Saturday, January 31, 2004

HEMPHILL, Texas (AP) — Within hours of the discovery of an astronaut’s remains on an East Texas road last year, residents in this small town used two pine tree trunks to erect a cross at the site.



The cross remains, adorned with a sign engraved with the words: “American Hero.”

But residents say the makeshift memorial isn’t enough of a tribute to the seven Columbia astronauts who died a year ago today, when their space shuttle broke apart over Texas.

“This is where the mission ended for those astronauts,” said Sabine County Judge Jack Leath. “It impacted us. We just are of the opinion that there should be a memorial to these people.”

Communities in East and West Texas, where Columbia astronauts Rick Husband and William McCool grew up, said they hope to erect permanent memorials. In the meantime, tributes were planned in at least three East Texas communities today.

Sabine County officials would like to eventually build a trail, memorial and museum on 10 acres of donated land in the eastern part of the state where Columbia’s nose cone was discovered.

They have talked with Boeing Corp. about donating a nose cone replica for the site. The land will remain in its natural rugged state so visitors can experience the briars and other obstacles searchers overcame, said Belinda Gay, a Hemphill resident who searched for debris and organized volunteers for the massive hunt.

Residents would like to see monuments in Hemphill, Nacogdoches and Lufkin linked together to form the “Space Shuttle Columbia Corridor” stretching across the swath where debris fell.

“We want the families to be able to come here and find peace, not sadness,” Miss Gay said of the astronauts’ survivors. “We feel like their families became our family Feb. 1 and their mission became our mission. We sent them home.”

Nacogdoches County Sheriff Thomas Kerss said the search took its toll on everyone, especially when searchers found the astronauts’ personal items, such as a tennis shoe or toothbrush.

“We had searchers who would drop down on their knees and cry and say a prayer,” he said. “We tried to treat all of those sites with solemnness and dignity.”

Sheriff Kerss worries that many will forget the shuttle and its crew, but said East Texans never will.

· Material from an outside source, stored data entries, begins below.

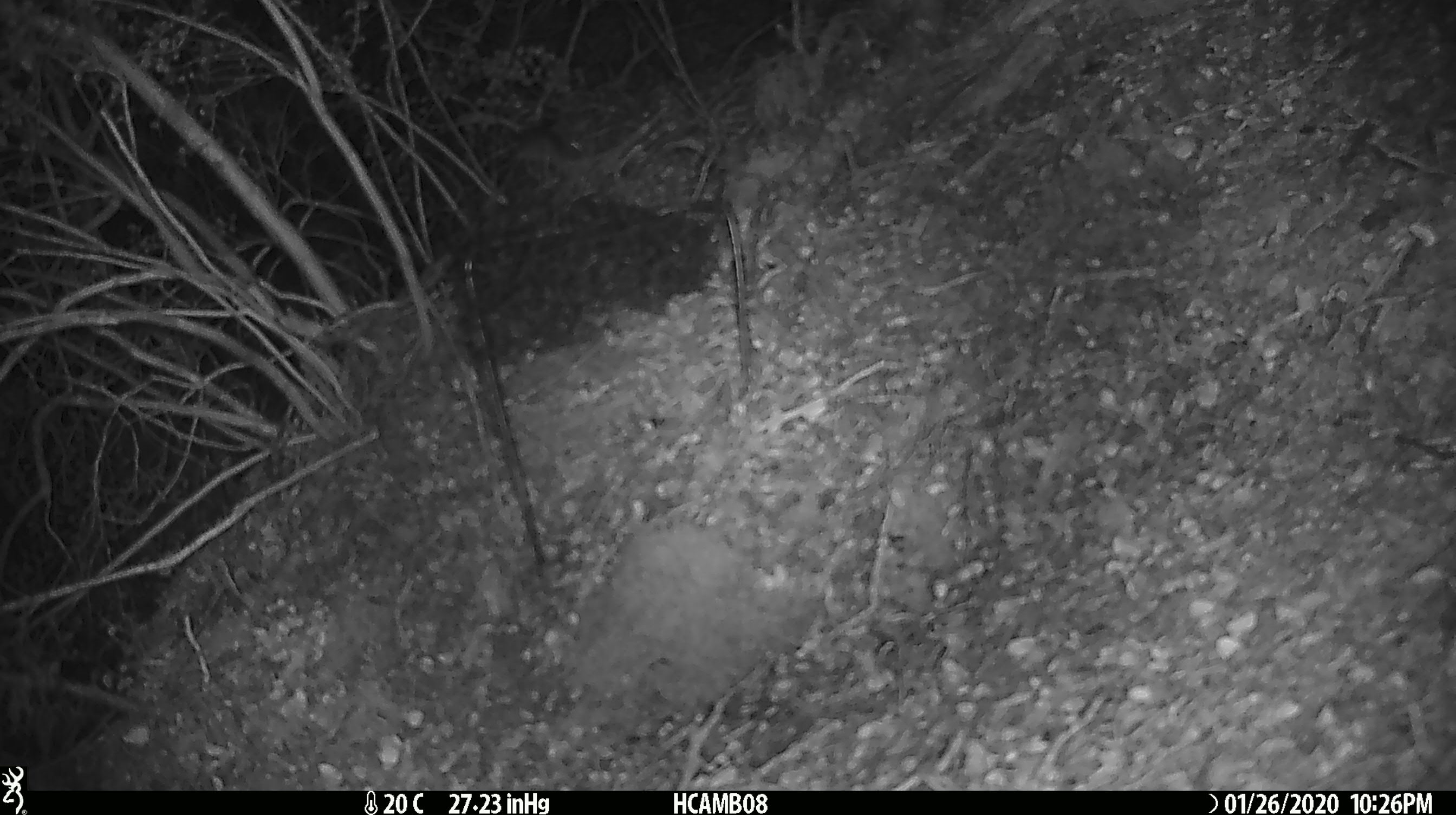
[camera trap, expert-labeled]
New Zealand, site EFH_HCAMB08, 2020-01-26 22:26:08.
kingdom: Animalia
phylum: Chordata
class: Mammalia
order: Rodentia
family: Muridae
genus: Mus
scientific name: Mus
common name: mouse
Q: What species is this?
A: Mouse (Mus).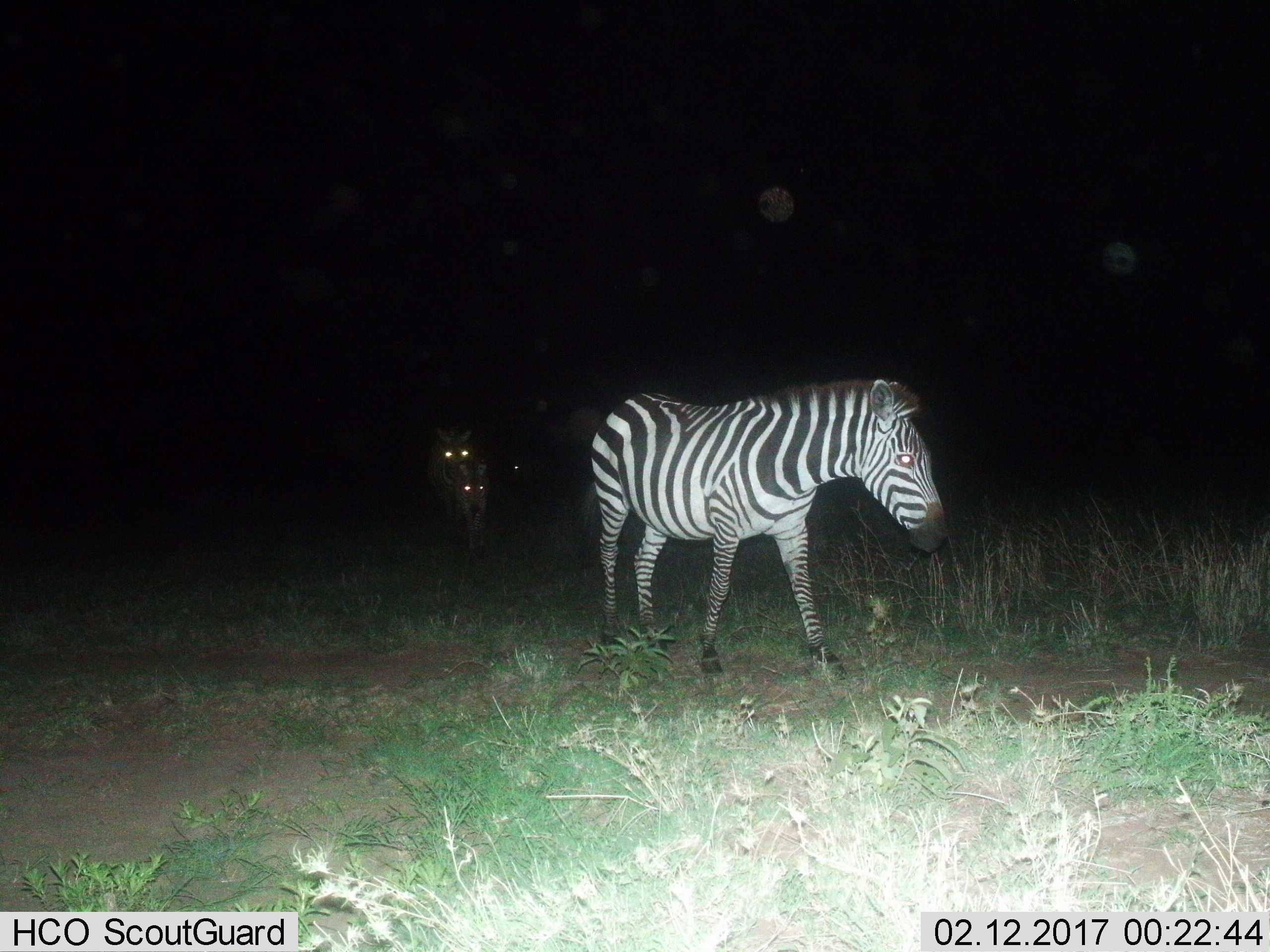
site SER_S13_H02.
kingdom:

Still, he said there needs to be a “visual reminder that our community went through this tragedy.”

In West Texas, where shuttle commander Husband and pilot McCool lived as boys, a number of memorials are planned or already in place.

The track at Lubbock’s Coronado High School, where McCool was an avid runner, was named after him. A statue of him eventually will go up in the city, said his mother, Audrey McCool.

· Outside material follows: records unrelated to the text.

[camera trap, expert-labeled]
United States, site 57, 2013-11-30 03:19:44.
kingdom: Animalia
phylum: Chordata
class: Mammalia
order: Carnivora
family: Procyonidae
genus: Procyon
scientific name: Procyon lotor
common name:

In Amarillo, where Cmdr. Husband grew up, the airport has been named after him.

This week, Sen. Kay Bailey Hutchison, Texas Republican, introduced a bill seeking $5 million to help turn the East Texas memorials into a reality and to allow other cities to create them.

The memorials are an important way for people involved in the debris search and other aspects of the space program to come to terms with what happened, Cmdr. Husband’s wife, Evelyn, said.

But it also can be overwhelming.

“It’s hard in the sense that it continues on,” Audrey McCool said. “It is like you have a series of funerals. Then, there is another.”